I started saying it as a joke, and then two winters ago, I heard stories of Vermonters burning their furniture to heat their homes. I saw people sleeping in their cars along the highways and a photo of what I thought was a home ravaged by flood in the Midwest, which was actually a house near me, in Massachusetts, looted after it a foreclosure.
Until recently, many Americans thought they lived in a place I think of as Richland, a nation of gated communities, mortgages, McMansions, and bling, populated with items that convinced their owners they were attached to a class called ‘the wealthy’. In fact, the cheap debt acted as a tranquilizer as first manufacturing jobs and then white collar jobs were outsourced overseas to cheaper labor markets.
Under the ‘cheap debt’ subsistence living created during the time — were you putting your bills and groceries on credit cards? This is what I mean — the remnants of the previous economy, one that had a more secure basis, were quietly destroyed.

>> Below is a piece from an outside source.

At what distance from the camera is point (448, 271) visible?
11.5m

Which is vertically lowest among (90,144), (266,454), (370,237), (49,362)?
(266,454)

Our transformation into a completely utilitarian society, the country as capitalist gulag, a nation of people harvested for successful performance as users of credit and useful only as long as they could purchase things, was nearly complete, and then we managed to vote out the Dear Leader (or rather, his term expired and we picked someone we thought of as different). Now we can see we’ve spent the last eight years subject to a laboratory experiment in which the richest robbed the rest of the country of its major assets via ‘financial instruments’, all while we voted on American Idol and watched televisions shows alleged to be the antics of ‘the rich’. Who would in fact never live that way.